For patients with distressing myoclonic tinnitus, we provided counseling and short-term medications – muscle relaxants or anticonvulsants – for less than 3 months. Patients with intractable myoclonic tinnitus underwent resection of both stapedial and tensor tympani tendons in middle ear myoclonus; injection of botulinum toxin into the soft palate in palatal myoclonus. Patients with distressing vascular tinnitus received the simplified TRT. In one case of patulous eustachian tube with intractable tinnitus, a bone wax-filled catheter was inserted into the eustachian tube through the myringotomy site. Intractable tinnitus requiring invasive therapy was defined as severe, constant tinnitus for > 1 year, which had not been responsive to any treatment in the other otolaryngology clinics. Treatment outcomes were evaluated at 3 months using the patient’s report to the question, “Is your tinnitus better, same, or worse after the treatment?” “Better” was considered a signal for effective relief from their tinnitus.
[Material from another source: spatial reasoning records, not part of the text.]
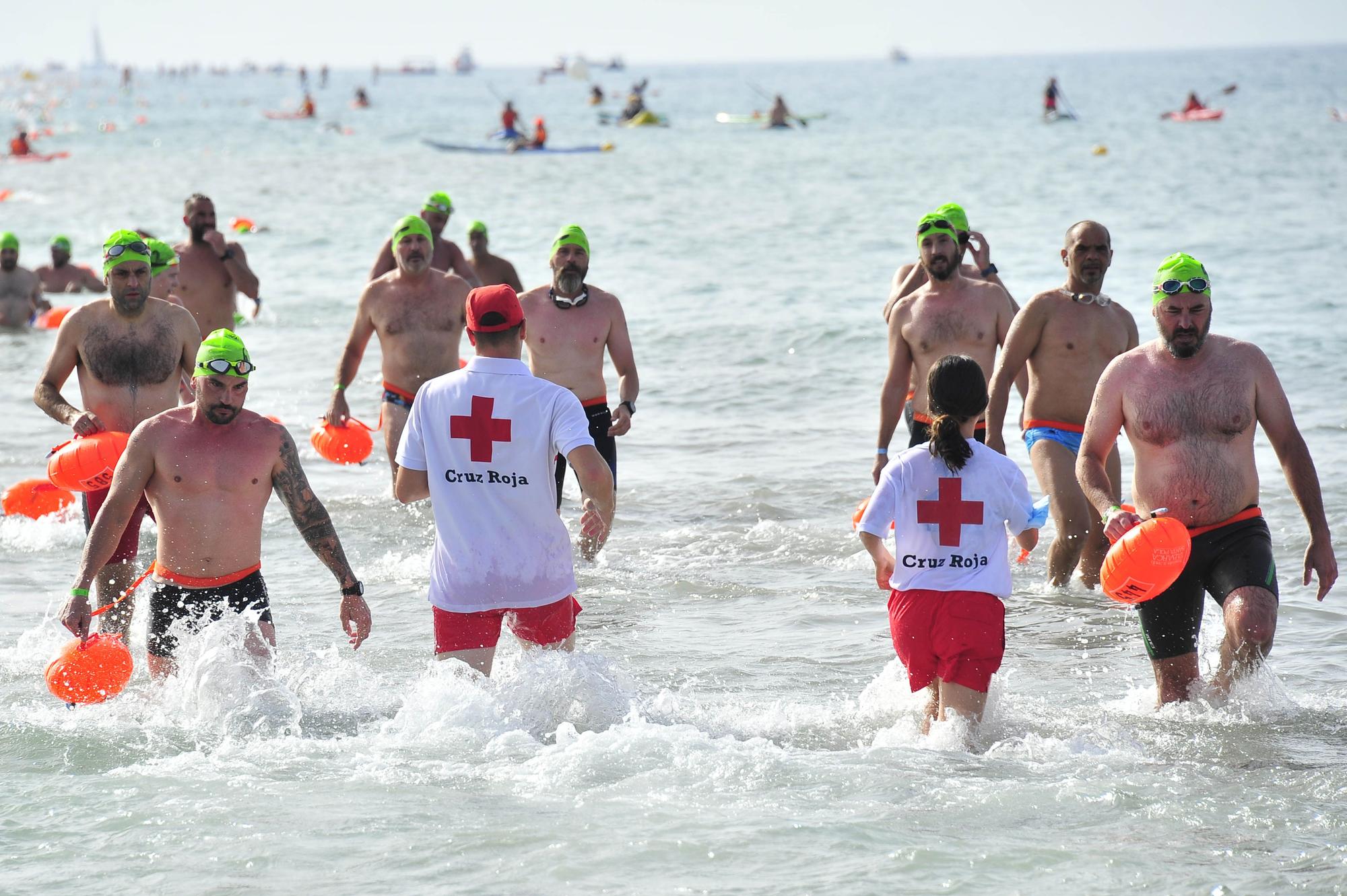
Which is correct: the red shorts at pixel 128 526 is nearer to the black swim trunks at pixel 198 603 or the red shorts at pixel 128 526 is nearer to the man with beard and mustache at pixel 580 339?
the black swim trunks at pixel 198 603

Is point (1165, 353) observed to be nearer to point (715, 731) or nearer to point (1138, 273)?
point (715, 731)

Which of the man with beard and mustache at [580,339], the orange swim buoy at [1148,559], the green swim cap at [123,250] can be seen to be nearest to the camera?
the orange swim buoy at [1148,559]

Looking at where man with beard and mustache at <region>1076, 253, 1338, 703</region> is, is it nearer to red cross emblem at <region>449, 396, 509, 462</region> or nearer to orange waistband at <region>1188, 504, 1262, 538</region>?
orange waistband at <region>1188, 504, 1262, 538</region>

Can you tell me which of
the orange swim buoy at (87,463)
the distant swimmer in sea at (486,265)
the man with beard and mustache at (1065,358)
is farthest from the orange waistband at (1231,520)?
the distant swimmer in sea at (486,265)

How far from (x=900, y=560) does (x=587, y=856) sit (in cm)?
139

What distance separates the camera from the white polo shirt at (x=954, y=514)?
15.7 ft

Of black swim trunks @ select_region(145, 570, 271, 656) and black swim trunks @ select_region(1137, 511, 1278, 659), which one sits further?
black swim trunks @ select_region(145, 570, 271, 656)

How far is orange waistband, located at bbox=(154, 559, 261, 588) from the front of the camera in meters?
5.44

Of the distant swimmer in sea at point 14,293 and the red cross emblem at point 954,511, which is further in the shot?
the distant swimmer in sea at point 14,293

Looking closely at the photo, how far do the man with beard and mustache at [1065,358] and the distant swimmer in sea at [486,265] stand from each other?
5.42 m

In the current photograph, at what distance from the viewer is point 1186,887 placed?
4234 mm

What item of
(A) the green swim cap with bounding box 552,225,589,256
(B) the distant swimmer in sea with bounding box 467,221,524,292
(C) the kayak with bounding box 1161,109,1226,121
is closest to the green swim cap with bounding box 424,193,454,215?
(B) the distant swimmer in sea with bounding box 467,221,524,292

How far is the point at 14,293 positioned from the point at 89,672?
1425cm

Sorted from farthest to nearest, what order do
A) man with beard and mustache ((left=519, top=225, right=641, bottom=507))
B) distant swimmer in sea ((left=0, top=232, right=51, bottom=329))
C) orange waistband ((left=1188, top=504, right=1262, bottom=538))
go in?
distant swimmer in sea ((left=0, top=232, right=51, bottom=329)) → man with beard and mustache ((left=519, top=225, right=641, bottom=507)) → orange waistband ((left=1188, top=504, right=1262, bottom=538))
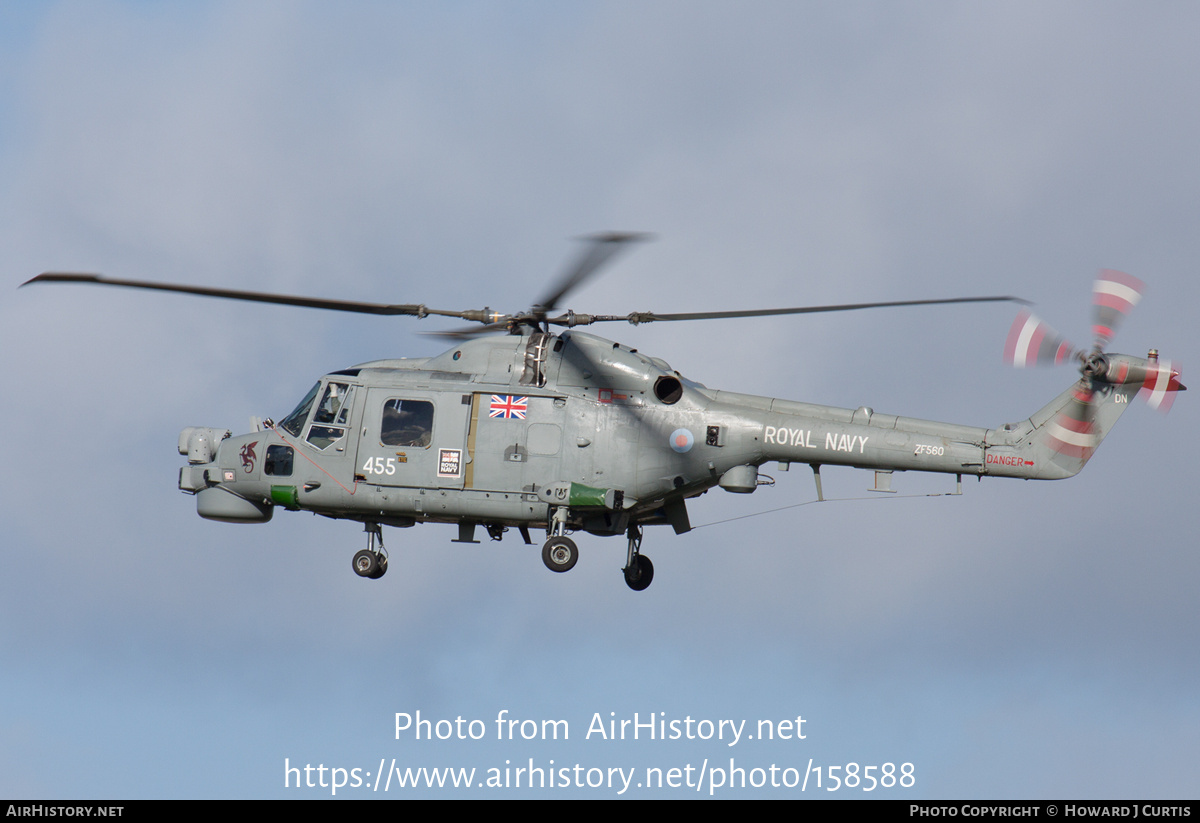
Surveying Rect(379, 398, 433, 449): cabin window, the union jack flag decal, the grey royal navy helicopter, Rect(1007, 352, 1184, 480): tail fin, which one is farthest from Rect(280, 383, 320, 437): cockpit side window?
Rect(1007, 352, 1184, 480): tail fin

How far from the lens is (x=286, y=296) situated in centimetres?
3434

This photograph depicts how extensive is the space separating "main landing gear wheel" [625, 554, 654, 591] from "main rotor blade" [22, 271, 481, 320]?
20.7ft

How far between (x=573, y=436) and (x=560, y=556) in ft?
8.05

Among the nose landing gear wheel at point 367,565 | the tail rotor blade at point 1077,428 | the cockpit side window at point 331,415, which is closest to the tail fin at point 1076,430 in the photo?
the tail rotor blade at point 1077,428

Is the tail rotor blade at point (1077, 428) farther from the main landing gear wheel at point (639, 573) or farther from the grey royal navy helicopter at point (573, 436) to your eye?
the main landing gear wheel at point (639, 573)

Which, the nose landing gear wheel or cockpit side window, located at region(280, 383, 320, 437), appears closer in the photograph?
the nose landing gear wheel

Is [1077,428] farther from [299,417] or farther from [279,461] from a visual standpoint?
[279,461]

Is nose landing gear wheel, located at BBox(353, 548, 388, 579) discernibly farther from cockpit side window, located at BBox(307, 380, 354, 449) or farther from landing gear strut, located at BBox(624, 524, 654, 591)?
landing gear strut, located at BBox(624, 524, 654, 591)

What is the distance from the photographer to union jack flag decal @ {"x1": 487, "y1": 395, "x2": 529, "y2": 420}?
36.7 meters

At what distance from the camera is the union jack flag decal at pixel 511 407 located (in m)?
36.7

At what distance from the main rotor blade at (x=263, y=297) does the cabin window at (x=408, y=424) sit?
2.10 m

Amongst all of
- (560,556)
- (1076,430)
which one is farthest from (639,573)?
(1076,430)

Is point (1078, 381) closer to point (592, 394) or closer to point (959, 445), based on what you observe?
point (959, 445)

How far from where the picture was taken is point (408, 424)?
37.1m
In children aged ≤ 12, the reports were verified by their parents.
Statistical analyses were conducted using SPSS 18.0 (SPSS Inc., Chicago, IL) to compare the clinical features among the three major tinnitus categories. One-way ANOVA and Tukey post hoc test were used for age and PTA; Chi-square test for sex and affected ear; Kruskal–Wallis test for duration — the interval between the onset of tinnitus and the first interview. A significance level was 0.05.